18 November 2025

Mendesak, Indonesia Perlu Mereformasi Tata Kelola Syariah untuk Menjamin Integritas dan Keberlanjutan Industri Keuangan Islam.


oleh Farizal, SEI
Mahasiswa Pascasarjana Institut SEBI
Perkembangan industri keuangan syariah Indonesia menunjukkan kemajuan yang stabil dalam hal ekspansi lembaga, peningkatan aset, dan semakin besarnya minat publik untuk beralih pada produk yang lebih etis. Namun apabila dibandingkan dengan Malaysia—negara yang memiliki kerangka tata kelola syariah paling terstruktur dan diakui secara internasional—Indonesia masih menghadapi tantangan fundamental yang tidak bisa diabaikan. Artikel berjudul Hisbah in the Context of Shariah Governance in Islamic Finance: A Comparison Between Indonesia and Malaysia yang ditulis Ilza Febrina dan Budiman Abdullah menjadi dasar opini ini menegaskan bahwa perbedaan terbesar terletak pada struktur tata kelola syariah yang masih bersifat desentralisasi, sehingga menimbulkan variasi implementasi syariah antar lembaga dan menciptakan ruang ketidakkonsistenan yang cukup signifikan.

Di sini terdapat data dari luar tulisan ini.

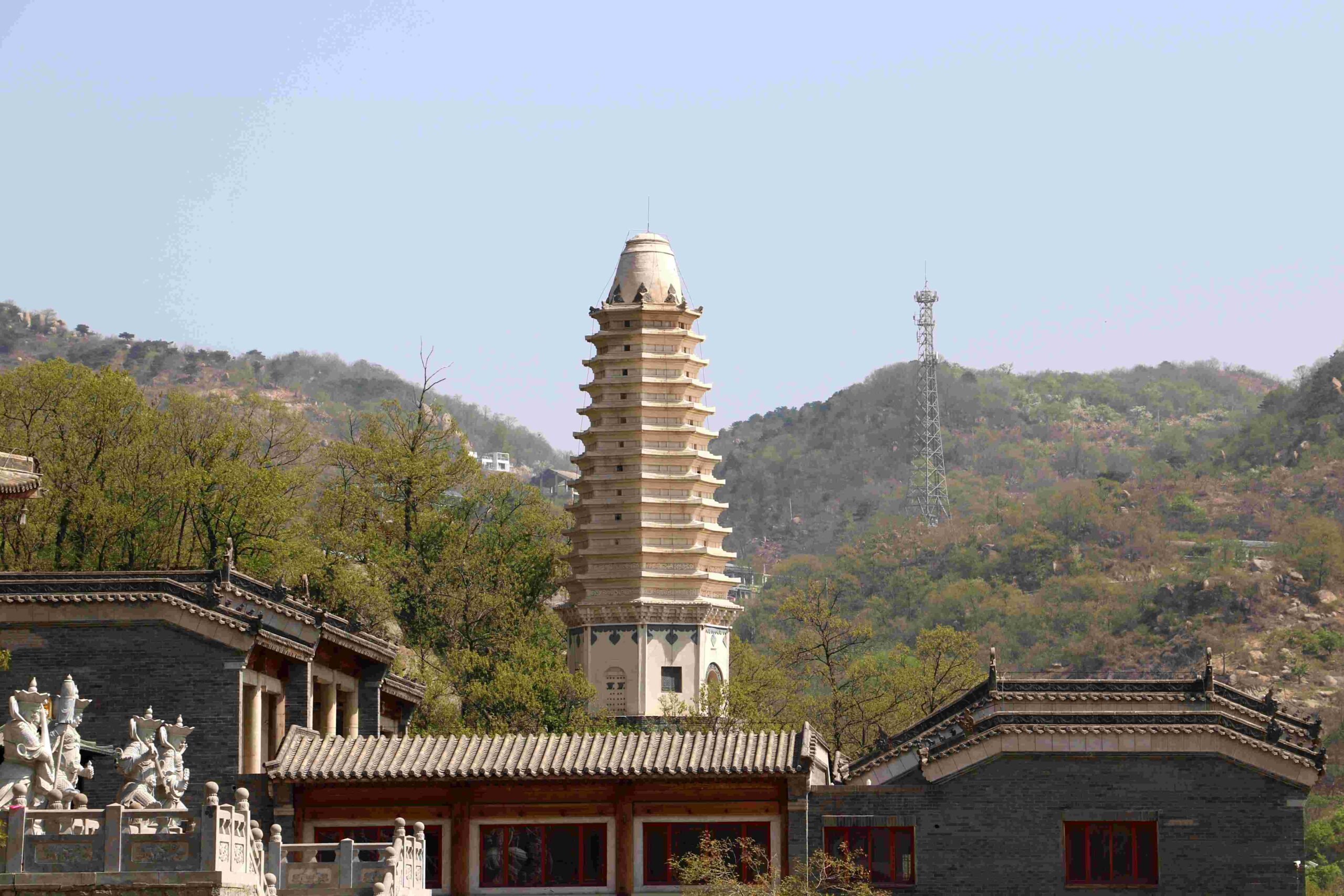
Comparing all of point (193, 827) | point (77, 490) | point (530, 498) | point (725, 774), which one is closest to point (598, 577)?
point (530, 498)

Di Indonesia, pengawasan syariah bergantung pada sinergi antara DSN-MUI, DPS di setiap lembaga, dan regulator umum seperti OJK. Kerangka ini di atas kertas tampak ideal karena memberikan ruang fleksibilitas, namun pada praktiknya justru membuka potensi ketidakteraturan. Misalnya, DPS di Indonesia hanya diwajibkan berjumlah minimal dua orang dan diizinkan merangkap jabatan hingga empat lembaga keuangan yang bergerak dalam sektor sejenis. Selain itu, audit syariah masih bersifat internal dan tidak selalu memiliki mekanisme pelaporan yang seragam kepada regulator. Akibatnya, implementasi fatwa DSN-MUI kerap berbeda antara satu lembaga dan lembaga lainnya. Kondisi seperti ini menyebabkan produk keuangan syariah yang sama dapat diimplementasikan dengan metode yang berbeda, sehingga membuka ruang arbitrase syariah dan menurunkan kepastian hukum bagi konsumen.

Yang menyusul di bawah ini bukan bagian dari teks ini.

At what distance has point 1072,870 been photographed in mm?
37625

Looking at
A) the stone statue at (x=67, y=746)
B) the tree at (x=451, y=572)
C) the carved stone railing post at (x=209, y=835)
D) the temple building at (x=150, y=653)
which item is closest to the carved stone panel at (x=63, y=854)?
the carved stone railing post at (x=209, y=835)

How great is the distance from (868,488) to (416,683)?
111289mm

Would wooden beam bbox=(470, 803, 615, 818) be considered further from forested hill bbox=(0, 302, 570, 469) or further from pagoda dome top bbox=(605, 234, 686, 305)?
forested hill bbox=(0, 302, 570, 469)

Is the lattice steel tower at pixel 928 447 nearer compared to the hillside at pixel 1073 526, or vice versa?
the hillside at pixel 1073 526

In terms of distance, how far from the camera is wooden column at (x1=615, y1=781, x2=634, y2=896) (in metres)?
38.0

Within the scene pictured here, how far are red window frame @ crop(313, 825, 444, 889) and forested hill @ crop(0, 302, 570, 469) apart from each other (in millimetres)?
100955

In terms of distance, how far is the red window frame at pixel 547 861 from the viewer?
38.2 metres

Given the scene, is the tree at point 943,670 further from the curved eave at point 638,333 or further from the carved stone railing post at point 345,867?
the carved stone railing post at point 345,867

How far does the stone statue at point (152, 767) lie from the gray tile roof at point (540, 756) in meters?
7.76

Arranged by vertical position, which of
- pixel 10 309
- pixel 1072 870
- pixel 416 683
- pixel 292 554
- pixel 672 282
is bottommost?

Sebaliknya, Malaysia telah membangun sistem tata kelola yang terpusat melalui Shariah Advisory Council (SAC) di bawah Bank Negara Malaysia. Setiap keputusan SAC bersifat final dan mengikat bagi seluruh lembaga keuangan Islam, sehingga tidak ada ruang perbedaan interpretasi antar institusi. Standardisasi yang ketat ini menciptakan stabilitas regulasi, memperkecil risiko ketidakpatuhan syariah, dan mendorong inovasi produk secara lebih terarah. Anggota Shariah Committee di Malaysia diwajibkan memiliki latar belakang pendidikan syariah yang kuat, menguasai bahasa Arab dan Inggris, serta tidak diperkenankan merangkap jabatan di sektor yang sama. Hal ini meningkatkan kualitas independensi dan profesionalisme pengawasan syariah di Malaysia.

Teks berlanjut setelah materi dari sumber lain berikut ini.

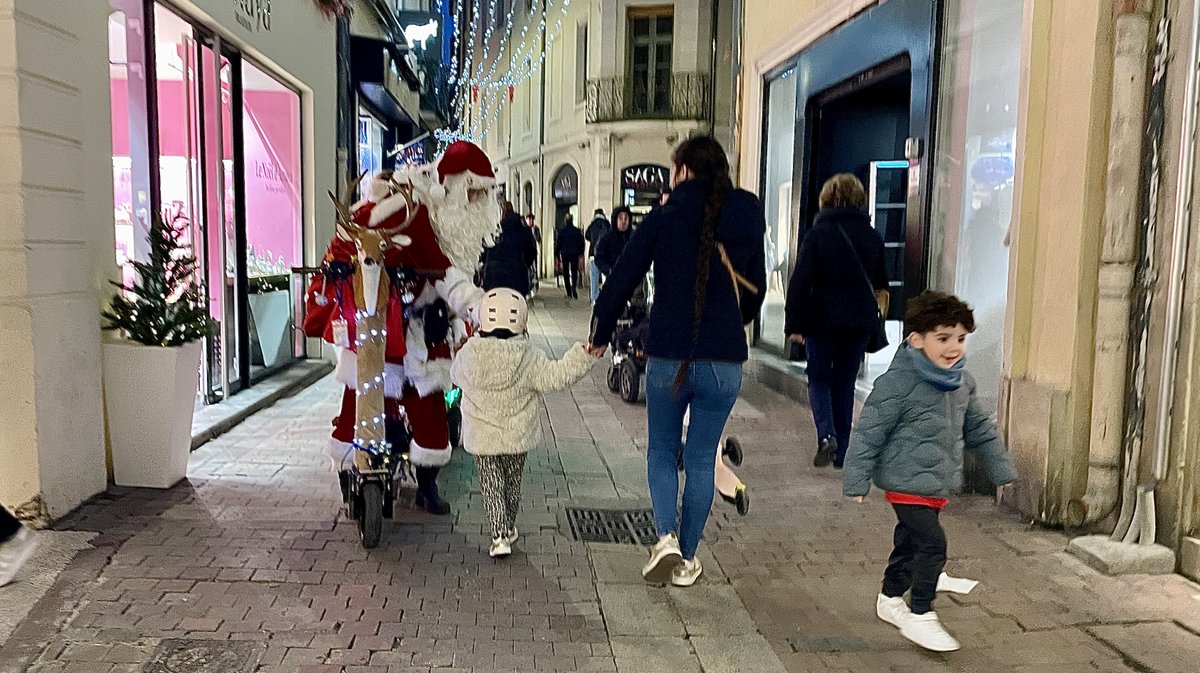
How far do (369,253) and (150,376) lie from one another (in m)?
1.64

Kelemahan pada aspek audit syariah di Indonesia juga tampak jelas. Malaysia secara tegas mengatur kewajiban audit syariah tahunan yang pelaksanaannya dievaluasi langsung oleh Bank Negara Malaysia. Laporan audit tersebut menjadi bagian dari dokumen publik dalam laporan tahunan lembaga keuangan. Di Indonesia, audit syariah masih menjadi domain internal DPS tanpa supervisi eksternal yang kuat. Ketika audit syariah tidak terstandardisasi dan tidak bersifat publik, risiko ketidakpatuhan syariah menjadi lebih sulit dipetakan, sementara konsumen tidak memiliki akses memadai untuk menilai integritas syariah suatu lembaga.
Artikel tersebut juga menunjukkan bahwa Indonesia sebenarnya lebih ketat dalam memilih kontrak atau model akad untuk memastikan kesesuaiannya dengan fiqh muamalah. Pendekatan kehati-hatian ini baik dari sisi integritas syariah, namun membawa konsekuensi berupa lambatnya inovasi produk keuangan syariah. Pada saat Malaysia meluncurkan berbagai inovasi yang agresif, meskipun sebagian menuai kritik, Indonesia cenderung berhati-hati ke titik stagnan. Keterlambatan inovasi ini menyebabkan industri keuangan syariah Indonesia tertinggal dalam kompetisi regional, terlebih dalam menghadapi perkembangan teknologi finansial dan digitalisasi ekonomi yang berkembang pesat.
Indonesia sebenarnya memiliki modal struktural yang signifikan. Keberadaan peradilan agama yang menjadi yurisdiksi resmi sengketa perbankan syariah merupakan keunggulan yang tidak dimiliki seluruh negara. Namun keunggulan tersebut tidak sepenuhnya termanfaatkan karena implementasi kepatuhan syariah antar lembaga masih belum seragam. Ketidakteraturan implementasi pada level industri dapat memunculkan beban perkara yang lebih besar bagi peradilan agama dan berpotensi menciptakan ketidakstabilan preseden hukum.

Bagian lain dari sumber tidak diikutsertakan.